Functional characterization of two protein C variants causing type I deficiency via cellular degradation or retention.

Abstract

Hereditary protein C (PC) deficiency is a thrombotic disorder caused by variants in the PC gene (PROC). In this study, we identified a novel variant, p.Leu173Pro (L173P), and a previously reported variant, p.Val241Leu (V241L), in two unrelated Japanese families with venous thrombosis. We investigated the mechanisms by which these variants lead to type I PC deficiency. PC expression vectors were constructed and transiently expressed in human embryonic kidney 293 cells.

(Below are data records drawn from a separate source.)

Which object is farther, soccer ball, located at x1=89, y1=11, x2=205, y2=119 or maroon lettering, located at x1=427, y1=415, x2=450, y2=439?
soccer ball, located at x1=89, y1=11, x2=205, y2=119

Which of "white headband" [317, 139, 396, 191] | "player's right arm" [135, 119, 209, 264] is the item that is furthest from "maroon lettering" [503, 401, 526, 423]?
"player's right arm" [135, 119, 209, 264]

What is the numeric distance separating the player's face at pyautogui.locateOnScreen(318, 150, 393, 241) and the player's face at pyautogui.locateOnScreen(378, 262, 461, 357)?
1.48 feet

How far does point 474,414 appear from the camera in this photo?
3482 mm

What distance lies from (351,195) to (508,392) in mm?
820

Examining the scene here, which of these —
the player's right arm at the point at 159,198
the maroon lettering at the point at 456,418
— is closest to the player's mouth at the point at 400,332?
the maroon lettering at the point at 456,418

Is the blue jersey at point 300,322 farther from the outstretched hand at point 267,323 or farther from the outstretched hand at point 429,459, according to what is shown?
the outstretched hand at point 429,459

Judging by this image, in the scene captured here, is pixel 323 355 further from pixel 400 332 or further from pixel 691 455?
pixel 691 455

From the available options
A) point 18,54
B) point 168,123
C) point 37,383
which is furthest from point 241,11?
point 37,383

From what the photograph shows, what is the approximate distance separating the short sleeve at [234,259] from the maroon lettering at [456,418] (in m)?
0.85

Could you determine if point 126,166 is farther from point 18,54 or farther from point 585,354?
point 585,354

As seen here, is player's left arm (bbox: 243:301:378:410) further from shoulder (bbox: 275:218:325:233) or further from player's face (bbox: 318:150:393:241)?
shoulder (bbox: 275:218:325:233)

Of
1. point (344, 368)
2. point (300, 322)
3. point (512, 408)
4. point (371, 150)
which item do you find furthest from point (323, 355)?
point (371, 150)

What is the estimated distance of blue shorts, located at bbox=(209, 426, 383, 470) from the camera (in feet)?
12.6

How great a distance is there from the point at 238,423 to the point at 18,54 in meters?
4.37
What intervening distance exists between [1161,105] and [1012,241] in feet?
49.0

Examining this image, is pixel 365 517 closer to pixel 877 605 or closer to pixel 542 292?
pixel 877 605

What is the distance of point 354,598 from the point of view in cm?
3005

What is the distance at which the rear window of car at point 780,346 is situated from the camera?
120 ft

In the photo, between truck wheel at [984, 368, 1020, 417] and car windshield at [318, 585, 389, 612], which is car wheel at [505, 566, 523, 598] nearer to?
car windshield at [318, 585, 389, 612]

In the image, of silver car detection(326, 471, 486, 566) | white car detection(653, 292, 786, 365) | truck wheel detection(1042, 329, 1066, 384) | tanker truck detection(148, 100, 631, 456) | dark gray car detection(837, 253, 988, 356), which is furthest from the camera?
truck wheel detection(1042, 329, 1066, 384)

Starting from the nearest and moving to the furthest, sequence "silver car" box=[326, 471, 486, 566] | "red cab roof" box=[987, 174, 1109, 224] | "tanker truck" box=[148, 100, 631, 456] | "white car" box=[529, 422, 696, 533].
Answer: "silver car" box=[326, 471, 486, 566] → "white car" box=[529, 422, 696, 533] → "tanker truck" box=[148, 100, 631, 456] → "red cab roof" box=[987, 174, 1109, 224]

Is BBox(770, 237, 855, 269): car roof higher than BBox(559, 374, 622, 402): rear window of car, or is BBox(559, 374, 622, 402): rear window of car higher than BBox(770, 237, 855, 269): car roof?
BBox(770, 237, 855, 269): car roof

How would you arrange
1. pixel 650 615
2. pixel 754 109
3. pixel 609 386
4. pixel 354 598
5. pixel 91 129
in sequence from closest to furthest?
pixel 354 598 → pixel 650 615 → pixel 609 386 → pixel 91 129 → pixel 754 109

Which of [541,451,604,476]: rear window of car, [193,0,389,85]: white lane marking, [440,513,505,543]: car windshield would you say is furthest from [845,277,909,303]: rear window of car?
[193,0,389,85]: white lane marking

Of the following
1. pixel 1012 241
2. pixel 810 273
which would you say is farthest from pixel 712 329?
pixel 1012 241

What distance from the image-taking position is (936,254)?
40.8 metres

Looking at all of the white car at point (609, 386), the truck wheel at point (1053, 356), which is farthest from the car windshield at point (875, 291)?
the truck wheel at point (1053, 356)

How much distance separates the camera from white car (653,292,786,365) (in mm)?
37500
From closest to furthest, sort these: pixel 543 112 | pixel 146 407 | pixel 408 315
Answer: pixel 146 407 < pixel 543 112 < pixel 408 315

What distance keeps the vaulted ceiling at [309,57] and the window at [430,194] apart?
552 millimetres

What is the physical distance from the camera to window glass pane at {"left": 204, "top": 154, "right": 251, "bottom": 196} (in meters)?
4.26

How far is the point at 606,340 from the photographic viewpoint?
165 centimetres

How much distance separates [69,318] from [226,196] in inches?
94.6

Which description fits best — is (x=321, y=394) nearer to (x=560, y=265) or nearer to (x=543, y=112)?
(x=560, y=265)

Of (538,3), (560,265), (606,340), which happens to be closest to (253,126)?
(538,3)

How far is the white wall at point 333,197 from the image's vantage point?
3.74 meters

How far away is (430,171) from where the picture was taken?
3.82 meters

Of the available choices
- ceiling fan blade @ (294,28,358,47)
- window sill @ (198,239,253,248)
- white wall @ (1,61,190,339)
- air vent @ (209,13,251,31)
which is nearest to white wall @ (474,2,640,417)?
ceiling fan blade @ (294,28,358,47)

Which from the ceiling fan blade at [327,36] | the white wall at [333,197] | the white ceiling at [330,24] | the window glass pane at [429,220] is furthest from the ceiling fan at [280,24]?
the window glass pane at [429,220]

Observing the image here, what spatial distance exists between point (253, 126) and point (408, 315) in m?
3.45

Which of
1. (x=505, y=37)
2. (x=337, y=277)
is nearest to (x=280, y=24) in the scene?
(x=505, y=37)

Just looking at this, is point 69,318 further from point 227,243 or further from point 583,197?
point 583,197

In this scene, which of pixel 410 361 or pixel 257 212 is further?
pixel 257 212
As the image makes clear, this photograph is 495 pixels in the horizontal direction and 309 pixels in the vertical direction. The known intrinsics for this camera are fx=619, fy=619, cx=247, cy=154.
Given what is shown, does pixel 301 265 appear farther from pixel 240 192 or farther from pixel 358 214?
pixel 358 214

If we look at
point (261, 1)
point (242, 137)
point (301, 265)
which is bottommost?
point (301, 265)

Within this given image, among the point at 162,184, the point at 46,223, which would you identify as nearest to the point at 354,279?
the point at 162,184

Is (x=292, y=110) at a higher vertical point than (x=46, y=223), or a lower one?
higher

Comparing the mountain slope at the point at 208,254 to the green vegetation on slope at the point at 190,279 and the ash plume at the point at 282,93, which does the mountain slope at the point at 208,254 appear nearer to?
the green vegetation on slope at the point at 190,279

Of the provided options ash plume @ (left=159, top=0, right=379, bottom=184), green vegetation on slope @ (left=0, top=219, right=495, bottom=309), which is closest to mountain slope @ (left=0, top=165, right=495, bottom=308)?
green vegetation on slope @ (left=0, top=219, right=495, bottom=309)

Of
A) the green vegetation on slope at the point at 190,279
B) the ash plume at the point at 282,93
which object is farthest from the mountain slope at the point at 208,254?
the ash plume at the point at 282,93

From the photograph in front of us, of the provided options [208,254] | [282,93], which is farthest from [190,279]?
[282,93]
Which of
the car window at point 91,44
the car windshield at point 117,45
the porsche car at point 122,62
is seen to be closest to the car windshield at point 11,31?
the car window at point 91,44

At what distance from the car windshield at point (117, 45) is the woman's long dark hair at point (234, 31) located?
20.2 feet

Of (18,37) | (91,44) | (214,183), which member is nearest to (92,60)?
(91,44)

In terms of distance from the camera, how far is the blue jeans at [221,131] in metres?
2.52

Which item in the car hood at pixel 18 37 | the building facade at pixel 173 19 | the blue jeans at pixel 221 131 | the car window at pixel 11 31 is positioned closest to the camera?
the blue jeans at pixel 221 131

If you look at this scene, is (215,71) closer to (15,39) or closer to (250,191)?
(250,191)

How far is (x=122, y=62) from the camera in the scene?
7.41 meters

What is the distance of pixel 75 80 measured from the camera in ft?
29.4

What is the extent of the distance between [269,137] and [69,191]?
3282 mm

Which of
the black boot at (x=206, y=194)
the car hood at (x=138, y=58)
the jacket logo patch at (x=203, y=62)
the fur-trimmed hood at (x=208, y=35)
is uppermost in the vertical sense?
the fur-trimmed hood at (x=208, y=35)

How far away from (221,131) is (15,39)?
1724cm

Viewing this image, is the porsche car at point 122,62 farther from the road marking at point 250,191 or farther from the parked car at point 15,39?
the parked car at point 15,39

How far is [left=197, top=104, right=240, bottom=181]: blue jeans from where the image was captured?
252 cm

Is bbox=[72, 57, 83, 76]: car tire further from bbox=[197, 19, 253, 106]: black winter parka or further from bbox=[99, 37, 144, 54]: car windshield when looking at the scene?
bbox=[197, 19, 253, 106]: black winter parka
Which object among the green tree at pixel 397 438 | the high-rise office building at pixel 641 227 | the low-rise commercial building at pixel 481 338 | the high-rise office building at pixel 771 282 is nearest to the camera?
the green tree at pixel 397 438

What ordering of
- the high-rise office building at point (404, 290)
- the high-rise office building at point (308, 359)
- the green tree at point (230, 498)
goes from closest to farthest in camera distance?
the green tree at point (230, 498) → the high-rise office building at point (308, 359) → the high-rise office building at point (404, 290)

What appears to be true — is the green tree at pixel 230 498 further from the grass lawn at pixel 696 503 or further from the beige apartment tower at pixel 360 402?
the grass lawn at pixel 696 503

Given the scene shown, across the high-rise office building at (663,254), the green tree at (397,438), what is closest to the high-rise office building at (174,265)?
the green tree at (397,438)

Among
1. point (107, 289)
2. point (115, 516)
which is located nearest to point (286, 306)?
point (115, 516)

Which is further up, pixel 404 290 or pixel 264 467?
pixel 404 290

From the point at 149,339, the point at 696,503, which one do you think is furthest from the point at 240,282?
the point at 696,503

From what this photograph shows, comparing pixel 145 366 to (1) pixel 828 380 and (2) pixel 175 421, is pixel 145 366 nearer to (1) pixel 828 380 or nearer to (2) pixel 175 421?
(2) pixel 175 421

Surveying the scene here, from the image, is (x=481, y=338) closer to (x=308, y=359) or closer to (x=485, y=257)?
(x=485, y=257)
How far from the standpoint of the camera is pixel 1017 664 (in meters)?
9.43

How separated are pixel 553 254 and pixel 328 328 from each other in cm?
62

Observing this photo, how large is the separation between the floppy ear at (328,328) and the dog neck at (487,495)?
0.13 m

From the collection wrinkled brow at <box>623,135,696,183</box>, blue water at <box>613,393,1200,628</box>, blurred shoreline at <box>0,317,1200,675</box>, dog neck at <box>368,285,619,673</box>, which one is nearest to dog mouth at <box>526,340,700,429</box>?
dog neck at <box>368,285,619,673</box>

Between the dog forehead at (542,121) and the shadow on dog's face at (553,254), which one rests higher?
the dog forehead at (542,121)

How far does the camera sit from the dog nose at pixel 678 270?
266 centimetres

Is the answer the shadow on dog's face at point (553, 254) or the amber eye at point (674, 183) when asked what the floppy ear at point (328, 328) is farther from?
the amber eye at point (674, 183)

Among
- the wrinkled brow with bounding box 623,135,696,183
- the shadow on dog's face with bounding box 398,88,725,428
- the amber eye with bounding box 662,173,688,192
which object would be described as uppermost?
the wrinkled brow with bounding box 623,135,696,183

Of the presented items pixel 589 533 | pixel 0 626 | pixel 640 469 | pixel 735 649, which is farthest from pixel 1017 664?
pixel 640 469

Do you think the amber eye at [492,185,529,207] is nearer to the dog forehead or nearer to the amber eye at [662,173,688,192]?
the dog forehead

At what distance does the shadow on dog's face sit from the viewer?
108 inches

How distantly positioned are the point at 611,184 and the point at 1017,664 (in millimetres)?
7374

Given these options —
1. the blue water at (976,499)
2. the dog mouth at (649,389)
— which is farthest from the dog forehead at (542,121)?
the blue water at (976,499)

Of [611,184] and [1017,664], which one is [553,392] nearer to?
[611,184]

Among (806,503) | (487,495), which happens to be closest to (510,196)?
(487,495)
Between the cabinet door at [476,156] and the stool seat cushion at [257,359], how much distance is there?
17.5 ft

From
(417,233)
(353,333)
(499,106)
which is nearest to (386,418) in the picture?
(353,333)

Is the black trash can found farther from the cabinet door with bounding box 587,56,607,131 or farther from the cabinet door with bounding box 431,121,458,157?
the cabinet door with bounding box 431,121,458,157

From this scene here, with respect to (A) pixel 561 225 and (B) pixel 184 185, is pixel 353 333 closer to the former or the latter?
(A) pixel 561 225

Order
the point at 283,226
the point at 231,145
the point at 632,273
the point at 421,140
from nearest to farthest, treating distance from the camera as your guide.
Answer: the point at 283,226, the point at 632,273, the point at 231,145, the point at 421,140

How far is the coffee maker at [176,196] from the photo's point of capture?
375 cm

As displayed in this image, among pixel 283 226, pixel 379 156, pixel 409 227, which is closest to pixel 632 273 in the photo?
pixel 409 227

Cell lysates and culture supernatants were subsequently analyzed by Western blotting, and intracellular trafficking was evaluated. Both PC-L173P and PC-V241L variants exhibited significantly reduced extracellular secretion compared to the wild-type PC. Furthermore, PC-L173P underwent proteasome-mediated intracellular degradation, whereas PC-V241L appeared to accumulate within the endoplasmic reticulum. This study elucidates the mechanism by which type I PC deficiency arises from distinct secretion defects: intracellular degradation and retention. Although both PROC variants result in type I PC deficiency, their differing intracellular fates are likely attributable to the mutation site and the physicochemical properties of the substituted amino acids. These findings underscore the heterogeneity of secretion defects in type I PC deficiency and provide novel insights into its molecular pathophysiology.